Still, you stand as a record of what dreams and hopes we had at the time, a testament of the will we had at one time. I have to wonder, though: fifty-odd years on from the Summer of Love, is your ultimate message final? Does “A Day in the Life” signal that the world will always descend back into sheer desolation? After all, the idealism we saw in 1967 hasn’t been repeated since — we’ve all grown much more cynical about the world, and we tend to think little of unrealistic illusions. Perhaps it is, but I choose to have faith about these things.
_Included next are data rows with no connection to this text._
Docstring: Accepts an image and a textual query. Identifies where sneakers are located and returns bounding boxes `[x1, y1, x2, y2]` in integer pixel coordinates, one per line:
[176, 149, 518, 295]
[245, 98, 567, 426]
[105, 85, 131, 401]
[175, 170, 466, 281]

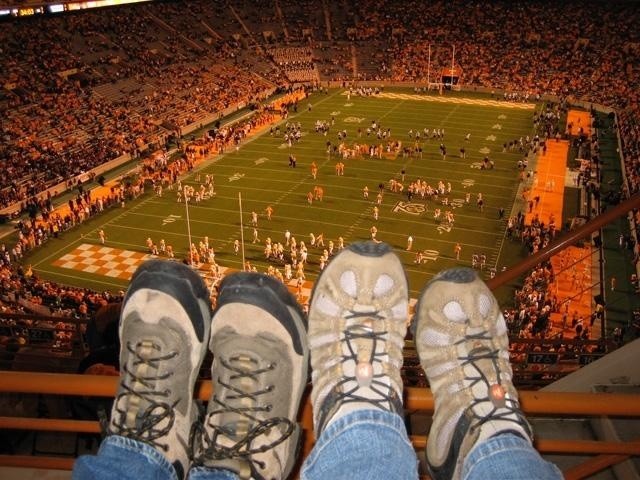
[189, 272, 308, 480]
[307, 241, 408, 442]
[106, 258, 212, 480]
[413, 266, 534, 479]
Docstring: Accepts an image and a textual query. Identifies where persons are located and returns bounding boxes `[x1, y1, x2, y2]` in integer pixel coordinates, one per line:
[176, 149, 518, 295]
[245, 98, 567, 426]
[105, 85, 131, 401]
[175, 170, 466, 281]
[0, 0, 640, 480]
Maybe someday we might also lower our guards to a level where we can comfortably turn our fantasies into part of reality. In the meantime, we’ll always have the memories to tide us over. You were a damn good dream while it lasted.

Yours sincerely,
Chamois

Favourite track: I’ve shifted allegiances on this one several times: originally it was “With a Little Help from My Friends”, then I discovered the dreamlike world of “A Day in the Life” — but the true winner for me is ultimately “Being for the Benefit of Mr. Kite”, because it evokes dreams and a carnival of fantasies so well for me. And we do need an escape from reality every now and then.